**EXERCISE REQUIREMENTS**
Leave every image out, and print the remaining lines below exactly.

Extracted records:
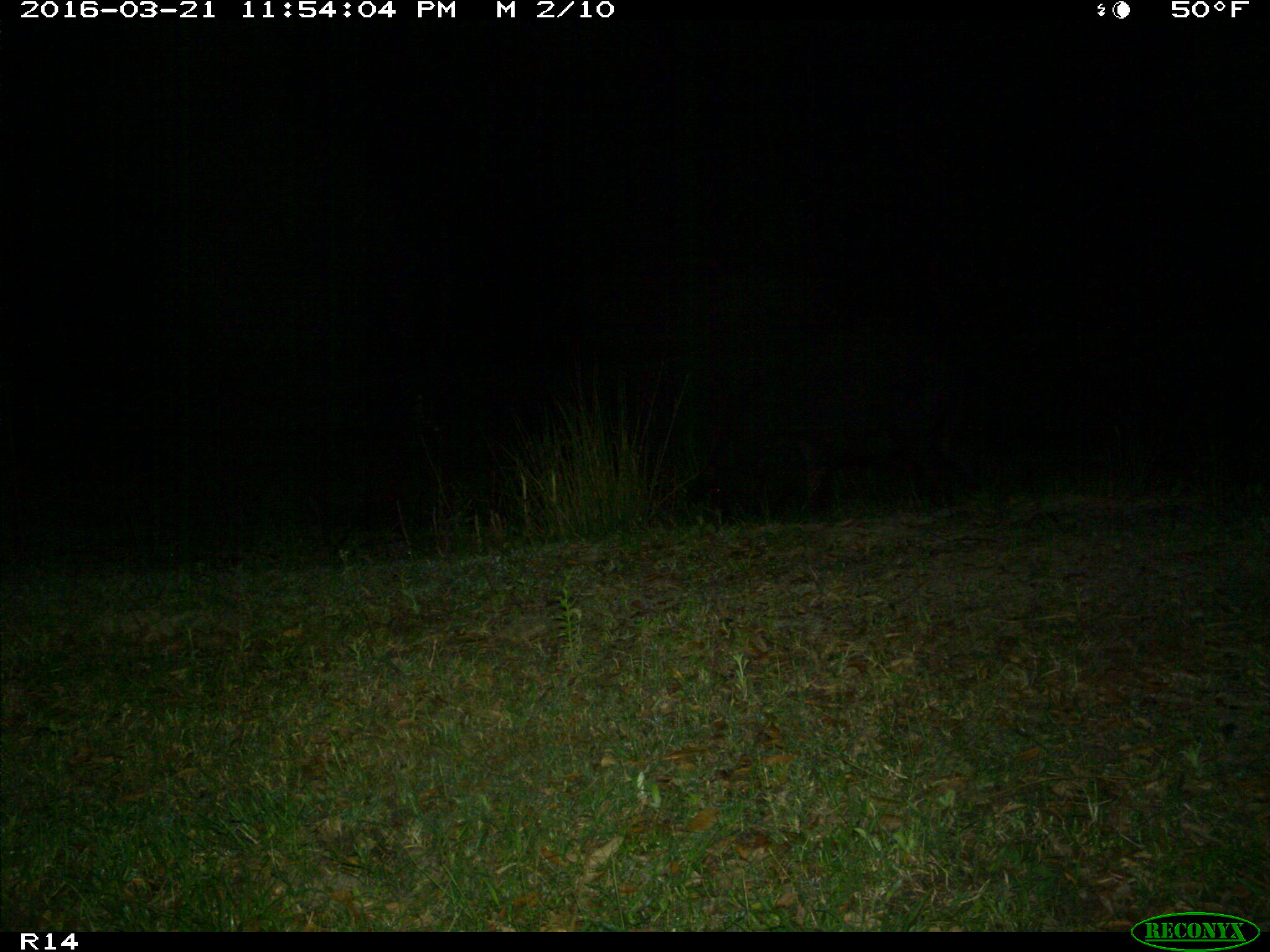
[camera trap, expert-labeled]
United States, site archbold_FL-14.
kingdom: Animalia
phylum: Chordata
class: Mammalia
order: Artiodactyla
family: Suidae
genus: Sus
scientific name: Sus scrofa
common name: wild boar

**RESPONSE BELOW**
[camera trap, expert-labeled]
United States, site archbold_FL-14.
kingdom: Animalia
phylum: Chordata
class: Mammalia
order: Artiodactyla
family: Suidae
genus: Sus
scientific name: Sus scrofa
common name: wild boar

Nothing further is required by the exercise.